** Exercise instructions **
Skip the pictures. Repeat everything else in the records word for word.

** Information given **
START
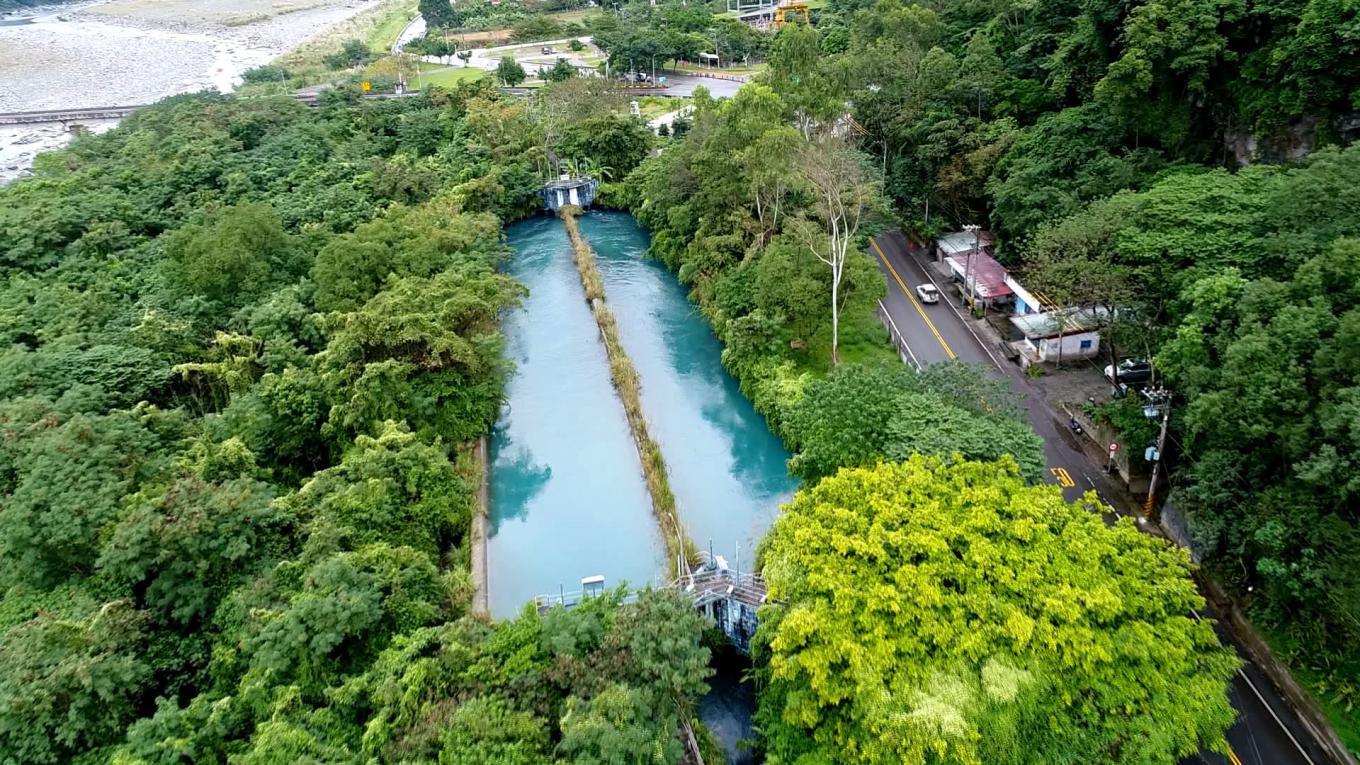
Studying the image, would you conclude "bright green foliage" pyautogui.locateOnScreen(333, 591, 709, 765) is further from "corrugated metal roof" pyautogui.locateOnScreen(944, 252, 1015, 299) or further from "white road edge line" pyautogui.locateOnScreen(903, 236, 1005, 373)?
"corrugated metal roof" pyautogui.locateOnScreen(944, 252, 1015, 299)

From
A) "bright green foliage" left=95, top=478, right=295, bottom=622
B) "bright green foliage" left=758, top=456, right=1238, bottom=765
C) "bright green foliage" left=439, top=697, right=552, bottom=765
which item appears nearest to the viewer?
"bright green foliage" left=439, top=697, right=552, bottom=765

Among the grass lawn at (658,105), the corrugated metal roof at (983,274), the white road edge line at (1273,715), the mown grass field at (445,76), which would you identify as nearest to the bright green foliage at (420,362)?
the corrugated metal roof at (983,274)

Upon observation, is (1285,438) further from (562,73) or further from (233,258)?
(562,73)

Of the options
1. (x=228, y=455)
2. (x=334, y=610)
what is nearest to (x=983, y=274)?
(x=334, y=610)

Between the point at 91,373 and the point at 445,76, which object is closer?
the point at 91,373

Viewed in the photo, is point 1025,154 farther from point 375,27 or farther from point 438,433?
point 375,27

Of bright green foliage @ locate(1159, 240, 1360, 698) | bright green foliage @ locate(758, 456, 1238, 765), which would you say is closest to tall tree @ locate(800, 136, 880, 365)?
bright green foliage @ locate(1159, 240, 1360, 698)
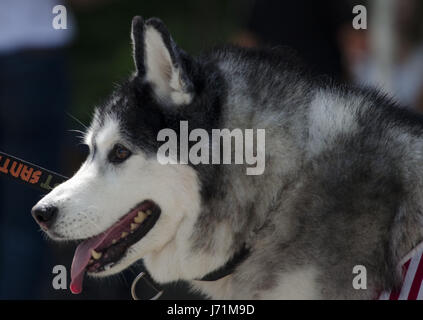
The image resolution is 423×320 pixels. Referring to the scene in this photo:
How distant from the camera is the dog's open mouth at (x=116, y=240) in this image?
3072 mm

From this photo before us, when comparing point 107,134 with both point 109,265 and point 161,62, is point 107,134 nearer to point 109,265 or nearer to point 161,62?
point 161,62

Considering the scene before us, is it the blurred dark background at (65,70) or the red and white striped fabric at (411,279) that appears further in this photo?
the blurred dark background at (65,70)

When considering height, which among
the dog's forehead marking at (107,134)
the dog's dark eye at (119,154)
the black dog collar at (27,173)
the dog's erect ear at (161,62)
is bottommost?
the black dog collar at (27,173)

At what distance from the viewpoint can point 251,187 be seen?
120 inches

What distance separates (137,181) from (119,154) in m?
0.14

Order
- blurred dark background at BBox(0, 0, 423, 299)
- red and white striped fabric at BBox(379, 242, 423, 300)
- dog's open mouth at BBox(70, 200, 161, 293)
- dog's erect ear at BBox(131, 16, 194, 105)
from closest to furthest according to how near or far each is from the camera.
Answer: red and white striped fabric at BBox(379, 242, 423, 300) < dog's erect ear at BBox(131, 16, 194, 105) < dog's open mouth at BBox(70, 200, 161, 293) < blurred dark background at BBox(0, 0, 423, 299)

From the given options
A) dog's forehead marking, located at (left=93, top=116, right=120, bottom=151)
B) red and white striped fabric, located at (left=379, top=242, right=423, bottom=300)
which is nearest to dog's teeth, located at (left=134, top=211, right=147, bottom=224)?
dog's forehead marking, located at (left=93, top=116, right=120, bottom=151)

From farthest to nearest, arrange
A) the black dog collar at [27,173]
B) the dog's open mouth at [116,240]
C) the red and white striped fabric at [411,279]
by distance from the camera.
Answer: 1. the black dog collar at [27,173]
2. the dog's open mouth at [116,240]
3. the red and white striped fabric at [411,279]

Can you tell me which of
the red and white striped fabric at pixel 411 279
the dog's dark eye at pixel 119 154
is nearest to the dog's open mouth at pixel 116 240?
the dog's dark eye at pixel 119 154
END
** Result below **
Studying the image, would you conclude "bright green foliage" pyautogui.locateOnScreen(333, 591, 709, 765) is further from "corrugated metal roof" pyautogui.locateOnScreen(944, 252, 1015, 299) or further from "white road edge line" pyautogui.locateOnScreen(903, 236, 1005, 373)?
"corrugated metal roof" pyautogui.locateOnScreen(944, 252, 1015, 299)

From
A) "bright green foliage" left=95, top=478, right=295, bottom=622
B) "bright green foliage" left=758, top=456, right=1238, bottom=765
C) "bright green foliage" left=439, top=697, right=552, bottom=765
which item appears nearest to the viewer?
"bright green foliage" left=439, top=697, right=552, bottom=765

Among the grass lawn at (658,105), the corrugated metal roof at (983,274), the white road edge line at (1273,715), the mown grass field at (445,76), which would you identify as nearest to the bright green foliage at (420,362)?
the corrugated metal roof at (983,274)

Upon observation, is (1285,438) further from (562,73) or further from (233,258)?
(562,73)

Of the options
1. (x=228, y=455)
2. (x=334, y=610)
what is nearest to (x=983, y=274)?
(x=334, y=610)

Between the point at 91,373 and the point at 445,76, which object is closer?
the point at 91,373

Viewed in the photo, is point 1025,154 farther from point 375,27 or farther from point 438,433?
point 375,27

Of bright green foliage @ locate(1159, 240, 1360, 698) | bright green foliage @ locate(758, 456, 1238, 765), which would you say is closest to tall tree @ locate(800, 136, 880, 365)?
bright green foliage @ locate(1159, 240, 1360, 698)
The image resolution is 423×320 pixels. Referring to the scene in this photo:
How distant from the camera is the dog's open mouth at (x=116, y=240) in this image?
3072 mm

From this photo before us, when comparing point 107,134 with both point 109,265 and point 161,62, is point 107,134 nearer to point 109,265 or nearer to point 161,62?
point 161,62

Considering the scene before us, is it the blurred dark background at (65,70) or the red and white striped fabric at (411,279) that appears further in this photo?
the blurred dark background at (65,70)

When considering height, which among
the dog's forehead marking at (107,134)
the dog's dark eye at (119,154)
the black dog collar at (27,173)
the dog's erect ear at (161,62)
is bottommost?
the black dog collar at (27,173)

At what distance from the viewpoint can point 251,187 be seen?
120 inches

What distance separates (137,181) from (119,154) in m?
0.14

Order
- blurred dark background at BBox(0, 0, 423, 299)
- red and white striped fabric at BBox(379, 242, 423, 300)
- dog's open mouth at BBox(70, 200, 161, 293)
- dog's erect ear at BBox(131, 16, 194, 105)
from closest to furthest according to how near or far each is from the camera.
Answer: red and white striped fabric at BBox(379, 242, 423, 300) < dog's erect ear at BBox(131, 16, 194, 105) < dog's open mouth at BBox(70, 200, 161, 293) < blurred dark background at BBox(0, 0, 423, 299)

From the given options
A) dog's forehead marking, located at (left=93, top=116, right=120, bottom=151)
B) red and white striped fabric, located at (left=379, top=242, right=423, bottom=300)
which is nearest to dog's teeth, located at (left=134, top=211, right=147, bottom=224)?
dog's forehead marking, located at (left=93, top=116, right=120, bottom=151)

From farthest to nearest, arrange
A) the black dog collar at [27,173]
B) the dog's open mouth at [116,240]
C) the red and white striped fabric at [411,279]
by distance from the camera.
Answer: 1. the black dog collar at [27,173]
2. the dog's open mouth at [116,240]
3. the red and white striped fabric at [411,279]

Can you tell me which of
the red and white striped fabric at pixel 411 279
the dog's dark eye at pixel 119 154
is nearest to the dog's open mouth at pixel 116 240?
the dog's dark eye at pixel 119 154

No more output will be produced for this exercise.